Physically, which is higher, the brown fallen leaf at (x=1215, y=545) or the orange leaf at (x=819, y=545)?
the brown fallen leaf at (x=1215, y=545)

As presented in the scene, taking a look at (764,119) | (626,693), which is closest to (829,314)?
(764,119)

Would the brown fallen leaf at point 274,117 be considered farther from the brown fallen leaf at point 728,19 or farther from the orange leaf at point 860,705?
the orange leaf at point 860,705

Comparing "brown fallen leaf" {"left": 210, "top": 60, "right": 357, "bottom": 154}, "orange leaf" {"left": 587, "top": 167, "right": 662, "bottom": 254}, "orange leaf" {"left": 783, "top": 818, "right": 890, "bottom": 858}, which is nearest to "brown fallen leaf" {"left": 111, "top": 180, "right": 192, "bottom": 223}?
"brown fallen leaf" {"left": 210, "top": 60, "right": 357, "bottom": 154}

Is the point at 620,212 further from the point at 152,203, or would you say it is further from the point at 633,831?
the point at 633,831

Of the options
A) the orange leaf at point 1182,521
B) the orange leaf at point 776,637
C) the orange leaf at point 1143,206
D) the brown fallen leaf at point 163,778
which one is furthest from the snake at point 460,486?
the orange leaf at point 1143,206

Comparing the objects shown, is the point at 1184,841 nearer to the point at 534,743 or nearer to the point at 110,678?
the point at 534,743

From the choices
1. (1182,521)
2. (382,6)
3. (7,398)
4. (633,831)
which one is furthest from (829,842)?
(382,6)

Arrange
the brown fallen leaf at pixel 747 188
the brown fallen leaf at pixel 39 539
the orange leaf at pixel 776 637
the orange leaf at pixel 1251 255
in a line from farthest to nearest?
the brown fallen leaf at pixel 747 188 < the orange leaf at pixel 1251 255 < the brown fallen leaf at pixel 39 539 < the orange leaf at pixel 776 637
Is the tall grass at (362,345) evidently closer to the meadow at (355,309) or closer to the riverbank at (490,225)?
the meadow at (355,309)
^^^^^^^^
* [PROMPT] Write out all of the items above word for word, each with its answer, keeping the wording, numbers and line breaks unchanged.

* [SOLUTION BELOW]
Physically, which is higher, the brown fallen leaf at (x=1215, y=545) or the orange leaf at (x=819, y=545)?
the brown fallen leaf at (x=1215, y=545)

As presented in the scene, taking a look at (764,119) | (626,693), which is closest to (829,314)?
(764,119)

Would the brown fallen leaf at point 274,117 be considered farther from the brown fallen leaf at point 728,19 or farther from the orange leaf at point 860,705?
the orange leaf at point 860,705

Comparing "brown fallen leaf" {"left": 210, "top": 60, "right": 357, "bottom": 154}, "orange leaf" {"left": 587, "top": 167, "right": 662, "bottom": 254}, "orange leaf" {"left": 783, "top": 818, "right": 890, "bottom": 858}, which is nearest to "brown fallen leaf" {"left": 111, "top": 180, "right": 192, "bottom": 223}?
"brown fallen leaf" {"left": 210, "top": 60, "right": 357, "bottom": 154}

Is the point at 620,212 further from the point at 152,203, or would you say it is further from the point at 633,831?
the point at 633,831

Of the options
A) the orange leaf at point 1182,521
B) the orange leaf at point 776,637
C) the orange leaf at point 1143,206
D) the brown fallen leaf at point 163,778
which one is furthest from the snake at point 460,486?
the orange leaf at point 1143,206

Comparing the objects shown, is the point at 1184,841 nearer to the point at 534,743 or nearer to the point at 110,678?
the point at 534,743

From the choices
1. (1182,521)
2. (382,6)
3. (7,398)
4. (633,831)
which one is furthest from (829,842)?
(382,6)

Arrange
the brown fallen leaf at pixel 747 188
the brown fallen leaf at pixel 39 539
the orange leaf at pixel 776 637
the orange leaf at pixel 1251 255
in a line from farthest to nearest?
the brown fallen leaf at pixel 747 188 < the orange leaf at pixel 1251 255 < the brown fallen leaf at pixel 39 539 < the orange leaf at pixel 776 637
Is the tall grass at (362,345) evidently closer to the meadow at (355,309) or closer to the riverbank at (490,225)?
the meadow at (355,309)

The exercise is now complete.